» TEXT PASSAGE
---*---
High Sheriff of Caernarvonshire
- In office 1550 1558
- Monarchs: Edward VI (1st appointment) Elizabeth I (2nd appointment)

Member of Parliament for Anglesey
- In office 1549 – 1552 April 1554 – May 1554 Nov 1554 – Jan 1555 1571 – 1572.
- Monarch: Elizabeth I

= Richard Bulkeley (died 1573) =

Welsh Member of Parliament for Anglesey

Sir Richard Bulkeley (1524 – 1572 or 1573) was a Welsh politician, and High Sheriff of both Anglesey and Caernarvonshire.

== Ancestry ==
He was the eldest son of Sir Richard Bulkeley, of Beaumaris, Chamberlain of North Wales in 1534. His mother Catherine was the daughter of Sir William Griffith, Knight of Penrhyn Castle in the county of Caernarfon and his wife Jane Stradling.
---*---
» DATA
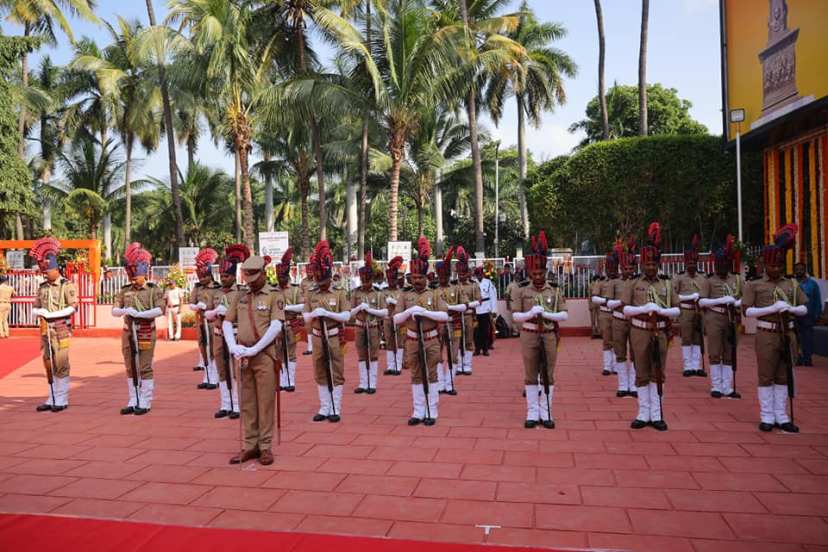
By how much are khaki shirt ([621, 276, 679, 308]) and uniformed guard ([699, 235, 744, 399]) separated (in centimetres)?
---*---
» APPLY WHAT YOU READ
a) Answer these questions from the Richard Bulkeley text, one line each:
(i) Of which two counties was he High Sheriff?
(ii) What office did his father hold in 1534?
(iii) What was his mother's first name?
b) Pick up the Richard Bulkeley text after its last sentence and continue it.

» EXPECTED RESPONSES
a)
(i) Anglesey and Caernarvonshire
(ii) Chamberlain of North Wales
(iii) Catherine

b)
==Life==
He was knighted at Berwick-upon-Tweed in 1547 by John Dudley, 1st Earl of Warwick and Lieutenant of the King's Army in Scotland. He was appointed High Sheriff of Anglesey in 1547, 1552 and 1561, and High Sheriff of Caernarvonshire in 1550 and 1558. and Custos Rotulorum of Anglesey bef. 1558–1572. As the leading citizen of Beaumaris he did everything possible to advance the town's interests, and obtained a charter for its incorporation from Elizabeth I in 1562. His eldest son became the first Mayor of Beaumaris the following year.

He was the Member of Parliament for Anglesey in 1549–1552, April to May 1554, Nov 1554 to Jan 1555, and in 1571–1572.

He married twice: firstly Margaret, daughter of Sir John Savage of Rock Savage, Cheshire, and Lady Elizabeth Somerset (daughter of Charles Somerset, 1st Earl of Worcester), and secondly Agnes, eldest daughter of Thomas Needham of Shenton. His eldest son Richard was also an MP and his youngest son Lancelot was Archbishop of Dublin from 1619 to 1650. He died in 1573; his second wife, who had been unfaithful to him, was accused by his eldest son of having poisoned him. She was convicted of adultery by an ecclesiastical court but a local jury acquitted her of murder.